* _Text section_:
· · · · · · ·
IMPACT
07/01/2016 04:01 pm ET Updated Aug 30, 2016

1 In 6 U.S. Households Didn't Have Enough Money For Food Last Year: Report

They're the lowest figures since such data has been available.
A father feeds his son dinner at a soup kitchen run by the Food Bank For New York City. The food bank distributes dry, canned
John Moore via Getty Images
A father feeds his son dinner at a soup kitchen run by the Food Bank For New York City. The food bank distributes dry, canned and fresh food to needy residents and works with community based member programs to provide some 400,000 free meals per day throughout the city.

One in six households struggled to buy food last year, according to a new report.

While the figures are “unacceptable,” they mark the sharpest decline since such data has been made available.

More than 170,000 households were surveyed last year and asked if they had trouble at any point gathering funds to buy food. Of those surveyed, 16 percent said they couldn’t afford food at times, according to data collected by Gallup and released by the Food Research & Action Center section as part of its new report, “How Hungry Is America?” 

That was a significant drop from 2013, when 18.9 percent of respondents said they couldn’t afford food.

Gallup began collecting the food insecurity data in 2008 during the height of the Great Recession. The statistics have improved thanks to declines in unemployment, increases in the share of eligible families receiving SNAP benefits (formerly known as food stamps) and insurance affordability under the Affordable Care Act, among other considerations.

While the improvements are a step in the right direction, experts say it’s still too soon to celebrate. 

Maggie Barcellano prepares dinner at her father's house in Austin, Texas. Barcellano enrolled in the food stamps program to h
ASSOCIATED PRESS
Maggie Barcellano prepares dinner at her father's house in Austin, Texas. Barcellano enrolled in the food stamps program to help save up for paramedic training while she works as a home health aide.

Mississippi had the highest rate of food insecurity. There, 23 percent of households struggled to afford food last year. In 2013, a quarter of people in Mississippi didn’t have enough money for food. 

“The nation has an unacceptable long-term food hardship problem,” the report noted. “Americans do not always recognize how pervasive struggles against hunger are, or that hunger is a problem where they live.”

One of the issues with effectively tackling hunger is that it’s often somewhat of a hidden issue.

People who live in nice houses with mortgages in default may not be able to afford food. Parents or grandparents will skip meals so that their children and grandchildren have enough to eat, the report noted.

And even families who do receive benefits, often aren’t getting enough to sufficiently feed their families.

Pastora Spraus organizes her pocketbook after paying for groceries with an EBT card in West New York, N.J.
· · · · · · ·
* _Action item 1_:
Do the following statements agree with the food hardship article? For each, answer yes or no and quote the deciding words. (a) Gallup started collecting the food insecurity data in 2013. (b) More than 170,000 households were surveyed last year. (c) In Mississippi, 23 percent of households struggled to afford food last year.
* _Action item 2_:
How would you put this sentence from the food hardship article into Spanish: "One of the issues with effectively tackling hunger is that it’s often somewhat of a hidden issue."

* _Supplied entries_:
· · · · · · ·
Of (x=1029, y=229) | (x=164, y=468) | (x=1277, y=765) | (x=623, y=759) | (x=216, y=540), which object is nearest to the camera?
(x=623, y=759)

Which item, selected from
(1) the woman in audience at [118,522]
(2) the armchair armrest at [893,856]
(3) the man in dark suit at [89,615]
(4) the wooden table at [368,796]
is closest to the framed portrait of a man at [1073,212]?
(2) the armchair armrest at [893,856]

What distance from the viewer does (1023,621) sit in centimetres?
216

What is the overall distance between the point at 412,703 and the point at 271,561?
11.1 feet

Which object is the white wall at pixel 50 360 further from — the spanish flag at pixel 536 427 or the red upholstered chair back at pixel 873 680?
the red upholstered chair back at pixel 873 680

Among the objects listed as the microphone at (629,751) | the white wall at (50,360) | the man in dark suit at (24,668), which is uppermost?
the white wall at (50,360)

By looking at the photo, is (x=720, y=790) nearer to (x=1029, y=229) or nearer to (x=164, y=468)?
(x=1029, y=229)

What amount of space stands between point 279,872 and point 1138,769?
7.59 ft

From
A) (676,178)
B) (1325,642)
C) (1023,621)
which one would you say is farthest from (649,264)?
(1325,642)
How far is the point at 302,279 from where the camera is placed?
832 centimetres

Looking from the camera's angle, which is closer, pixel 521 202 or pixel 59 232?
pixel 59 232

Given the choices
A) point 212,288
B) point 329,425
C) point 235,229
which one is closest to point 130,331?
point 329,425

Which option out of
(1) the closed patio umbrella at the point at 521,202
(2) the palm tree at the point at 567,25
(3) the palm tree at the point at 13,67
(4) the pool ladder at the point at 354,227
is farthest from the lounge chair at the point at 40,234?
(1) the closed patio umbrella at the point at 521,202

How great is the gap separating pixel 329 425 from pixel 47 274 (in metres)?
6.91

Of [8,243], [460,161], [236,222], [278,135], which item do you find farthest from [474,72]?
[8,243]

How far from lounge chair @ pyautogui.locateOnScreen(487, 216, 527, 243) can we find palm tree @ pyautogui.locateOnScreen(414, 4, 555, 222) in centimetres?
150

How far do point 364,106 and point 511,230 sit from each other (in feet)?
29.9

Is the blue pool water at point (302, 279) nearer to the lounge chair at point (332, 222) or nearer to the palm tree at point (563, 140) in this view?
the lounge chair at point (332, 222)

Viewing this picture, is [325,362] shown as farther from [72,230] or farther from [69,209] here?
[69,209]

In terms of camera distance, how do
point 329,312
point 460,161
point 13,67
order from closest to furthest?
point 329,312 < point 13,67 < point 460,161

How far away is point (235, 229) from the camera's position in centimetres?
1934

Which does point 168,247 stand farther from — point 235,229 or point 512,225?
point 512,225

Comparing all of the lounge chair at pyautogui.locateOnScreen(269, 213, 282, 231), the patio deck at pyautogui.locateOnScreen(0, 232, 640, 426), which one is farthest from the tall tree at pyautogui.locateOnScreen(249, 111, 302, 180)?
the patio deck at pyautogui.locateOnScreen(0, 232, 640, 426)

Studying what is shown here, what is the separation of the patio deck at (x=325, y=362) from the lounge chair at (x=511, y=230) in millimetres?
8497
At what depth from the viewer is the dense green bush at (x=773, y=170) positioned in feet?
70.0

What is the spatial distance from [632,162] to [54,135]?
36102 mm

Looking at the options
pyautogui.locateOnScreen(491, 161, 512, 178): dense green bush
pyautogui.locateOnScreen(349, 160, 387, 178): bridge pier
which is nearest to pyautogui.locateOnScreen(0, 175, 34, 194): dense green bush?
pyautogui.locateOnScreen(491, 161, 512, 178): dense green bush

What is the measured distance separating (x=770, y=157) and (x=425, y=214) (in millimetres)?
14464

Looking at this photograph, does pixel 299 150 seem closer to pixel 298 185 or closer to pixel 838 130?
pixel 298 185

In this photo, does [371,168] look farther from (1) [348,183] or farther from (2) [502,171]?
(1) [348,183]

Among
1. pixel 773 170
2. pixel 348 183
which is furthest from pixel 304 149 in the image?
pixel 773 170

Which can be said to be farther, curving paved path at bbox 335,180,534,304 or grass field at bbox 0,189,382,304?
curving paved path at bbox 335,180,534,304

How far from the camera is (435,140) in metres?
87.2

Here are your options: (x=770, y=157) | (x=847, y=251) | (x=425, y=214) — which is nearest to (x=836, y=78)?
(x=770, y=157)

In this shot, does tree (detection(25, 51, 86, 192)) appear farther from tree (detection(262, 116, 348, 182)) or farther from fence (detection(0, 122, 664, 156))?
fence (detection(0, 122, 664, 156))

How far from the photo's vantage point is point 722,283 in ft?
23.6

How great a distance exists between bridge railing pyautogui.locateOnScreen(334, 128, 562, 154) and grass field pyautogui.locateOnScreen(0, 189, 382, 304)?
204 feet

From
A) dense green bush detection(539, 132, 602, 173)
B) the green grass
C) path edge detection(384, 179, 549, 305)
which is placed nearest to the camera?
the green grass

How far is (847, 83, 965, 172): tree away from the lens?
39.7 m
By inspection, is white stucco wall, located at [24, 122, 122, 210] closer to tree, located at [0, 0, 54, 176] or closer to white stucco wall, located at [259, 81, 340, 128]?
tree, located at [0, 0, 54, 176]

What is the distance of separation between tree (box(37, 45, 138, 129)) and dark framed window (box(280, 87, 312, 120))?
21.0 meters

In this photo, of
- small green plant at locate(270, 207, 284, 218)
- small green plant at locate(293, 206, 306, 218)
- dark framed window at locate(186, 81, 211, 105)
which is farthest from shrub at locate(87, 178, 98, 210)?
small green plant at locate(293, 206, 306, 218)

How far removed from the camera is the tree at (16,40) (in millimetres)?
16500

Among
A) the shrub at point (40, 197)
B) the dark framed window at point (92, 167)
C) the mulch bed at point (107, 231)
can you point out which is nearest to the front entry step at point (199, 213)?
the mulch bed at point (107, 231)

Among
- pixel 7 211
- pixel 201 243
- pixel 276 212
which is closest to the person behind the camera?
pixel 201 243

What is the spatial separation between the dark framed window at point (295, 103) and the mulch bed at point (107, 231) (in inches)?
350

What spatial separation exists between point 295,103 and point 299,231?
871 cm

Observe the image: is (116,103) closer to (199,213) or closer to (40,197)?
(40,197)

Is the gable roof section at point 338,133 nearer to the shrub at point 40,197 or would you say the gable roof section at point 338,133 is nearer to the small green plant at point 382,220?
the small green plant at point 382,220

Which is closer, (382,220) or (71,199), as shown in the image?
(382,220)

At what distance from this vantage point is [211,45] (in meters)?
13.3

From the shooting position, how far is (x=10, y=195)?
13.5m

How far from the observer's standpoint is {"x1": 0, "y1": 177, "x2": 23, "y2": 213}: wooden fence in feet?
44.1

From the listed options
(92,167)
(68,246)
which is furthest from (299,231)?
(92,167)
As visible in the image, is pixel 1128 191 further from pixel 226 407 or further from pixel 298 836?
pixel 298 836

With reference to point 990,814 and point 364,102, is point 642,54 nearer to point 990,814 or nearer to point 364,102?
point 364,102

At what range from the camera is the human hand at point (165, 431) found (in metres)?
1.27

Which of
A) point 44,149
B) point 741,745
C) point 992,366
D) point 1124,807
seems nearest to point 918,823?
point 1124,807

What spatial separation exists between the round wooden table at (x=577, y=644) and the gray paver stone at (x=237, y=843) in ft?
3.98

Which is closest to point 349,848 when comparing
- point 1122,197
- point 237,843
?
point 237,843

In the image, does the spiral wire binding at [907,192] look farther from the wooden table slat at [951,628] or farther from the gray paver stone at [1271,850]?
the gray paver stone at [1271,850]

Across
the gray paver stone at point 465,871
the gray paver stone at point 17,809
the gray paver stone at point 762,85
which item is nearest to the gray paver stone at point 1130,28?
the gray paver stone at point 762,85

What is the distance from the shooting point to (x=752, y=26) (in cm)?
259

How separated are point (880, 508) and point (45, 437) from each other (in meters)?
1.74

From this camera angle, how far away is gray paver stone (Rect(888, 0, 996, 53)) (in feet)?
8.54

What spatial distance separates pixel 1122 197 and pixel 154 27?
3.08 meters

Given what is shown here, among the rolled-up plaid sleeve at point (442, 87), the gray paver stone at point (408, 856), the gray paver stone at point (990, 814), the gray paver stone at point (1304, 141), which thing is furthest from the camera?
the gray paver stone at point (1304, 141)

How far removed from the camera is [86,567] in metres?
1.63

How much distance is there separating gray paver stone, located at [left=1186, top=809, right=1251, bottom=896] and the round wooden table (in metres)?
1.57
· · · · · · ·
* _Task output 1_:
(a) No: "Gallup began collecting the food insecurity data in 2008 during the height of the Great Recession."
(b) Yes: "More than 170,000 households were surveyed last year"
(c) Yes: "There, 23 percent of households struggled to afford food last year."

* _Task output 2_:
Uno de los problemas para combatir el hambre de manera eficaz es que a menudo se trata de un problema algo oculto.